I’m getting cold feet!” Mrs. Peach said, clutching at Erin’s arm. “I’m too old to be doing something like this. I should just go home. What was I thinking, leaving when I am just starting to renovate? That’s when I need to be home the most.”

Erin looked at the big red “Departures” sign on the outside of the airport.

“You’ll be fine,” Erin assured her, patting her hand comfortingly. “You don’t want to be in the house while they’re renovating, so you’d end up having to be in a hotel anyway, and, since there are no hotels in Bald Eagle Falls, you wouldn’t even be able to be in town. Unless you took me up on my offer and used my guest room. Then you would be right next door.”

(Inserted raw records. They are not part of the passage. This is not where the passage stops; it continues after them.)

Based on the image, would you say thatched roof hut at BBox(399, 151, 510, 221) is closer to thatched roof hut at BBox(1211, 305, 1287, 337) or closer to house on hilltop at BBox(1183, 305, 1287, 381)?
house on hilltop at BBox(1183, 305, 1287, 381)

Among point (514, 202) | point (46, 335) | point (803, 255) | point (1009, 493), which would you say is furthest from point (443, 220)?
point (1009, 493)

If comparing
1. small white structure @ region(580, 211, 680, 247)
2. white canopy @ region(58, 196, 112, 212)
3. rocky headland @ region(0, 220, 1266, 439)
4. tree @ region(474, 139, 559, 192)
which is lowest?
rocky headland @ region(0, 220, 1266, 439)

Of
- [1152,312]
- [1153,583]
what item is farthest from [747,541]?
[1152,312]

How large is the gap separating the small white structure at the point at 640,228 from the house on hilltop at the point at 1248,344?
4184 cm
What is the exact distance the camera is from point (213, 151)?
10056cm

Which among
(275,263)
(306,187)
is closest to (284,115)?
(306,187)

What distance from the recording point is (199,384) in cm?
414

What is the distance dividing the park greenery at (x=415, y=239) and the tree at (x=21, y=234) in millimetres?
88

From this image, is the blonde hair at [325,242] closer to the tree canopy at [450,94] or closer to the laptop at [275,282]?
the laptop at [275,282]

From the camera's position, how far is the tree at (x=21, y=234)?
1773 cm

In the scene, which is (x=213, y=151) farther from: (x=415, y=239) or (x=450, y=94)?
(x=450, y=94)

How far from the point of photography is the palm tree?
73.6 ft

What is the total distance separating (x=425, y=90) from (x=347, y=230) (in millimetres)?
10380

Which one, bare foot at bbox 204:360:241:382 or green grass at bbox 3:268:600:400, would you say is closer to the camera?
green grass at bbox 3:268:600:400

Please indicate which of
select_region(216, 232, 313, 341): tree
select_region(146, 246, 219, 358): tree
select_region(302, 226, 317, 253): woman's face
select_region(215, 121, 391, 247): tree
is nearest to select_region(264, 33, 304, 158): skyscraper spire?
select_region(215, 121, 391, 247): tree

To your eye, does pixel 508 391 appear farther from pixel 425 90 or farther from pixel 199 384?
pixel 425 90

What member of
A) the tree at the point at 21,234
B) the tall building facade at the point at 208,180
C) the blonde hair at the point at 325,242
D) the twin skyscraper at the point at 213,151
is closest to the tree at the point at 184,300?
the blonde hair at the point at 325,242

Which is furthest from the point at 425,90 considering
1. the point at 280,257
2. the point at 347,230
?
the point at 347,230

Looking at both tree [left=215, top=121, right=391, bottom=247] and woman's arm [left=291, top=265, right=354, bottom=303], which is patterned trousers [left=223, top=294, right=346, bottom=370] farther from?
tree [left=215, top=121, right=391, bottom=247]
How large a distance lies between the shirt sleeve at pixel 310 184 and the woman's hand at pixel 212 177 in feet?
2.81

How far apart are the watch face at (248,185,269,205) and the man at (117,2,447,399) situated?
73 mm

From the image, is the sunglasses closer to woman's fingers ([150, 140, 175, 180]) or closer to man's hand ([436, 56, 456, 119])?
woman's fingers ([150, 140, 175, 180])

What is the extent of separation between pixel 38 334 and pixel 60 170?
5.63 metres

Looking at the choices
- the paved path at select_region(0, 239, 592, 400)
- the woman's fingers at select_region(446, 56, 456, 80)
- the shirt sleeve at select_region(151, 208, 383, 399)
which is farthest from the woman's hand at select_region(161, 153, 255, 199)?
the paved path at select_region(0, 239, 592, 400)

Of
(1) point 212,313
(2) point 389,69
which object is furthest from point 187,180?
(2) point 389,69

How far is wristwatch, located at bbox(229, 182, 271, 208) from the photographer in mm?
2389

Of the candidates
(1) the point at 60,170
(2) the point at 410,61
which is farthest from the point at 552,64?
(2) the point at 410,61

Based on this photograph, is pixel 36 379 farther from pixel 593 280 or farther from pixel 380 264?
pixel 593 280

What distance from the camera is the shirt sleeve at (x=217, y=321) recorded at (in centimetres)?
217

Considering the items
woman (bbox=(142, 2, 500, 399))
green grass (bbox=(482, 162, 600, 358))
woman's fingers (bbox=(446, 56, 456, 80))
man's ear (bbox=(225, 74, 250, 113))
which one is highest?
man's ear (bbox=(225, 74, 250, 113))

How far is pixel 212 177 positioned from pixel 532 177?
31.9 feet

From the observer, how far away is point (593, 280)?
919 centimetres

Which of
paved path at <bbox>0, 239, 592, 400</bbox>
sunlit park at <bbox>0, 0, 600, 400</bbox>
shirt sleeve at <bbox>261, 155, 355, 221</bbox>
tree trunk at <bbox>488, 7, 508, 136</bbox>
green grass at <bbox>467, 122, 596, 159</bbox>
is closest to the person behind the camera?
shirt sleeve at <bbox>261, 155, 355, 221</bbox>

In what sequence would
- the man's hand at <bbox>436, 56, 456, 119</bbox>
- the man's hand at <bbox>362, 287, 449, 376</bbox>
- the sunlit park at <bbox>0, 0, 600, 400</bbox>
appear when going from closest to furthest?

“Oh, no, I couldn’t impose on you like that. You’re already doing far too much for me.”

“All I’m doing is dropping you off at the airport and keeping an eye on things while you’re gone. I’m sure nothing will happen that needs my attention, but I’ll be there if something comes up. So you won’t come home to… I don’t know, orange tiles or something like that.”

“Renovations are always more stressful than you think they should be and take longer…”

“All the more reason for you to be away enjoying yourself. Why put yourself through it?”

“And as far as cold feet go,” Vic chimed in, “be glad you’re going to Mexico instead of Alaska! I swear I was never warm on that whole cruise.”

Erin remembered it well. She didn’t think she would be going on another cruise ever again. Not even when she was Mrs. Peach’s age. But if she did, it wouldn’t be anywhere cold. It had been fun to see puffins and whales, but she’d rather go somewhere she could see a coral reef and colorful fish. If she ever went on another cruise. Which she wouldn’t.

“You are going to have such a nice time,” she told the older woman. Mrs. Peach would not have any of the experiences that Erin and Vic had with the seamy underbelly of the cruise industry. There would be no murders while she was aboard, and Erin was sure that what she had seen of the violence and human trafficking would not be duplicated for Mrs. Peach. Even if there were illegal practices going on aboard, Mrs. Peach would know nothing of them. She would be blissfully unaware as she played bingo and shuffleboard and ate at the endless buffets.

And she wouldn’t get seasick as Erin had. Erin had been told more than once how rare it was for anyone on such a large ship to experience more than some minor vertigo or nausea.

“And when you get back, everything will be done,” Vic agreed. “And it will be like you have a brand-new house.”

Mrs. Peach finally released her grip on Erin’s arm. “You must think me a very foolish old lady to be spending money like this. I should be more frugal.”

“You’ve spent your whole life being frugal while your husband went off and did whatever he felt like,” Erin chided. “Now that you have the money he left you, you should enjoy it while you still can. You don’t have any children expecting to inherit it. It’s yours to do with as you please.”

“I know; I just feel so guilty about it. Think of all the good I could be doing with it; instead, I’m just spending it on myself. That big screen TV? What was I thinking? The old one was just fine. And a cruise? It’s so frivolous, just throwing money away.”

“And adding on to your house,” Erin said. “That’s an excellent investment. It will make things more enjoyable and comfortable for you and will improve the house’s resale value. It’s not really spending; you make all that money back when you sell the house. Then you can give it to charity or do whatever you want to with it.”

“My estate will have to sell it. I plan to live there for the rest of my life.”

Erin nodded. “You should enjoy it. It’s your house.”

“But do I really need a hot tub? And a greenhouse?”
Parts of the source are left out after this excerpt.